>>>>
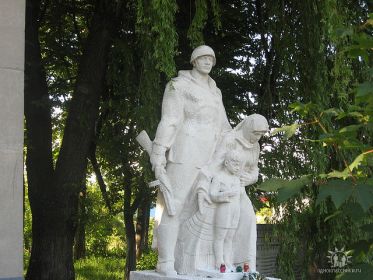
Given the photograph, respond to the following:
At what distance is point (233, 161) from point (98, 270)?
28.6ft

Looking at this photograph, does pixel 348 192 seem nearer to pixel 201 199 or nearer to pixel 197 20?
pixel 201 199

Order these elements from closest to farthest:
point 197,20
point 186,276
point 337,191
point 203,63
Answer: point 337,191 → point 186,276 → point 203,63 → point 197,20

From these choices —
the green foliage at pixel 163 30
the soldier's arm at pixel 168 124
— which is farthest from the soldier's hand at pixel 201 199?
the green foliage at pixel 163 30

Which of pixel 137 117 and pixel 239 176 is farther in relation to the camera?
pixel 137 117

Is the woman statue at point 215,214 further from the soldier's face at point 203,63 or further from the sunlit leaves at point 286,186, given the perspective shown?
the sunlit leaves at point 286,186
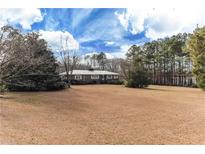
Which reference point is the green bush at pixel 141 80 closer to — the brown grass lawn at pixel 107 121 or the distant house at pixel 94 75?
the distant house at pixel 94 75

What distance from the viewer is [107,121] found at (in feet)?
12.3

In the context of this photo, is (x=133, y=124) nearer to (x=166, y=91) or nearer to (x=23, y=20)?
(x=166, y=91)

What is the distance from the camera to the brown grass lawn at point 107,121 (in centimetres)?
342

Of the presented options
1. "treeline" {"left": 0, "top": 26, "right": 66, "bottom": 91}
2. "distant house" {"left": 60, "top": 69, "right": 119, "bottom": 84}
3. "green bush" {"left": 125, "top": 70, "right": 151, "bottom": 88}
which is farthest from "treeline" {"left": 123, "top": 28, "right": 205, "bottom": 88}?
"treeline" {"left": 0, "top": 26, "right": 66, "bottom": 91}

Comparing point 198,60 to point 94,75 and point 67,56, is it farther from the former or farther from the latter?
point 67,56

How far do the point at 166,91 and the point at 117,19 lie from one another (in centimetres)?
165

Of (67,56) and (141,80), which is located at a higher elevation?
(67,56)

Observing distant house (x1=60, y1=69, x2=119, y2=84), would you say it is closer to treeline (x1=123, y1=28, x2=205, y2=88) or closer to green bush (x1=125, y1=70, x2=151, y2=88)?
treeline (x1=123, y1=28, x2=205, y2=88)

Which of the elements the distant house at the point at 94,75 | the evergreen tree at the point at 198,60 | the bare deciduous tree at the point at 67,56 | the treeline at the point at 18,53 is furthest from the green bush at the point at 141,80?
the treeline at the point at 18,53

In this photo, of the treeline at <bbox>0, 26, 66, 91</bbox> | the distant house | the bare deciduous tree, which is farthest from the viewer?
the distant house

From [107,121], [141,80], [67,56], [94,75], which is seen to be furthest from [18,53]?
[141,80]

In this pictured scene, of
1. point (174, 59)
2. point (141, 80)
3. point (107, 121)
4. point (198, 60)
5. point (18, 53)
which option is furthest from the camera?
point (141, 80)

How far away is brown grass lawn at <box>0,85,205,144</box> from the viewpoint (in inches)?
135
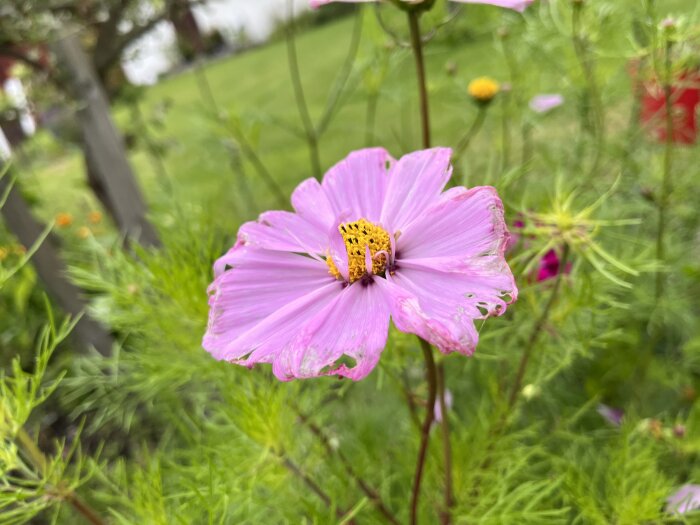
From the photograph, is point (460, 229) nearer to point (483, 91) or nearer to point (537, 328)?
point (537, 328)

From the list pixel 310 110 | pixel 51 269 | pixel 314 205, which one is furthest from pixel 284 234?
pixel 310 110

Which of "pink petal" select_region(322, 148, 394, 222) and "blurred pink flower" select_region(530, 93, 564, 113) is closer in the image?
"pink petal" select_region(322, 148, 394, 222)

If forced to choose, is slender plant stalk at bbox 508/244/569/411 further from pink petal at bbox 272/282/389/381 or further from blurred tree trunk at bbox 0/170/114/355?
blurred tree trunk at bbox 0/170/114/355

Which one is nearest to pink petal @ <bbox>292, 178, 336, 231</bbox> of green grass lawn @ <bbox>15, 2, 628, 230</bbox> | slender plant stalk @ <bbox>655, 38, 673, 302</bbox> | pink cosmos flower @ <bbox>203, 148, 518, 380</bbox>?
pink cosmos flower @ <bbox>203, 148, 518, 380</bbox>

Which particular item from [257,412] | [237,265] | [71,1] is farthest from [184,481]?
[71,1]

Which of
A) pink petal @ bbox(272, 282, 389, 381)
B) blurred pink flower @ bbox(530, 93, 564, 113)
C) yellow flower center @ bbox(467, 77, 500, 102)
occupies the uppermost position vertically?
pink petal @ bbox(272, 282, 389, 381)

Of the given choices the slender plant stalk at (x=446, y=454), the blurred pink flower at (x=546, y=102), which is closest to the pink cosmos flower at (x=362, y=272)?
the slender plant stalk at (x=446, y=454)

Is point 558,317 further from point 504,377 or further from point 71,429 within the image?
point 71,429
<<<<
Task to carry out - Recast every line of the listing above as a numbered list, skipping blank lines and leaving out the pictures.

Full response -
1. Given the photograph, respond to the following:
2. At what distance is point (233, 161) from point (98, 270)?
3. 28.6ft
4. Looking at this photograph, does pixel 348 192 seem nearer to pixel 201 199 or nearer to pixel 197 20?
5. pixel 201 199
6. Order these elements from closest to farthest:
7. point 197,20
8. point 186,276
9. point 337,191
10. point 203,63
11. Answer: point 337,191 → point 186,276 → point 203,63 → point 197,20
12. From these choices —
13. the green foliage at pixel 163 30
14. the soldier's arm at pixel 168 124
15. — which is farthest from the soldier's hand at pixel 201 199?
16. the green foliage at pixel 163 30
17. Which of pixel 137 117 and pixel 239 176 is farther in relation to the camera?
18. pixel 137 117
19. Is the woman statue at point 215,214 further from the soldier's face at point 203,63 or further from the sunlit leaves at point 286,186, given the perspective shown?
20. the sunlit leaves at point 286,186
21. Which reference point is the green bush at pixel 141 80 closer to — the brown grass lawn at pixel 107 121 or the distant house at pixel 94 75?
22. the distant house at pixel 94 75
23. What distance from the viewer is [107,121] found at (in feet)?
24. 12.3
25. In the context of this photo, is (x=133, y=124) nearer to (x=166, y=91) or nearer to (x=23, y=20)?
26. (x=166, y=91)
27. What is the distance from the camera to the brown grass lawn at point 107,121 (in centimetres)?
28. 342
29. Of the presented options
30. 1. "treeline" {"left": 0, "top": 26, "right": 66, "bottom": 91}
31. 2. "distant house" {"left": 60, "top": 69, "right": 119, "bottom": 84}
32. 3. "green bush" {"left": 125, "top": 70, "right": 151, "bottom": 88}
33. which is farthest from "treeline" {"left": 123, "top": 28, "right": 205, "bottom": 88}?
34. "treeline" {"left": 0, "top": 26, "right": 66, "bottom": 91}
35. Comparing point 198,60 to point 94,75 and point 67,56, is it farther from the former or farther from the latter?
36. point 67,56
37. How far do the point at 166,91 and the point at 117,19 lie from one another (in centimetres)?
38. 165
39. Of (67,56) and (141,80), which is located at a higher elevation?
40. (67,56)
41. Observing distant house (x1=60, y1=69, x2=119, y2=84), would you say it is closer to treeline (x1=123, y1=28, x2=205, y2=88) or closer to green bush (x1=125, y1=70, x2=151, y2=88)?
42. treeline (x1=123, y1=28, x2=205, y2=88)
43. Which of the elements the distant house at the point at 94,75 | the evergreen tree at the point at 198,60 | the bare deciduous tree at the point at 67,56 | the treeline at the point at 18,53 is furthest from the green bush at the point at 141,80?
44. the treeline at the point at 18,53
45. In this photo, of the treeline at <bbox>0, 26, 66, 91</bbox> | the distant house | the bare deciduous tree, which is farthest from the viewer?
46. the distant house
47. From [107,121], [141,80], [67,56], [94,75], which is seen to be furthest from [18,53]?
48. [141,80]
49. In this pictured scene, of
50. 1. point (174, 59)
51. 2. point (141, 80)
52. 3. point (107, 121)
53. 4. point (198, 60)
54. 5. point (18, 53)
55. which option is furthest from the camera?
56. point (141, 80)
57. How far away is brown grass lawn at <box>0,85,205,144</box> from the viewpoint (in inches)?
58. 135
59. From the photograph, is point (460, 229) nearer to point (483, 91) or nearer to point (537, 328)?
60. point (537, 328)
61. From the list pixel 310 110 | pixel 51 269 | pixel 314 205, which one is furthest from pixel 284 234?
62. pixel 310 110
63. Which of "pink petal" select_region(322, 148, 394, 222) and "blurred pink flower" select_region(530, 93, 564, 113) is closer in the image?
64. "pink petal" select_region(322, 148, 394, 222)
65. If forced to choose, is slender plant stalk at bbox 508/244/569/411 further from pink petal at bbox 272/282/389/381 or further from blurred tree trunk at bbox 0/170/114/355?
66. blurred tree trunk at bbox 0/170/114/355
67. Which one is nearest to pink petal @ <bbox>292, 178, 336, 231</bbox> of green grass lawn @ <bbox>15, 2, 628, 230</bbox> | slender plant stalk @ <bbox>655, 38, 673, 302</bbox> | pink cosmos flower @ <bbox>203, 148, 518, 380</bbox>?
68. pink cosmos flower @ <bbox>203, 148, 518, 380</bbox>
69. Which particular item from [257,412] | [237,265] | [71,1] is farthest from [184,481]?
70. [71,1]
71. Which of
72. A) pink petal @ bbox(272, 282, 389, 381)
73. B) blurred pink flower @ bbox(530, 93, 564, 113)
74. C) yellow flower center @ bbox(467, 77, 500, 102)
75. occupies the uppermost position vertically?
76. pink petal @ bbox(272, 282, 389, 381)
77. Of the given choices the slender plant stalk at (x=446, y=454), the blurred pink flower at (x=546, y=102), which is closest to the pink cosmos flower at (x=362, y=272)?
78. the slender plant stalk at (x=446, y=454)
79. Is point 558,317 further from point 504,377 or further from point 71,429 within the image?
80. point 71,429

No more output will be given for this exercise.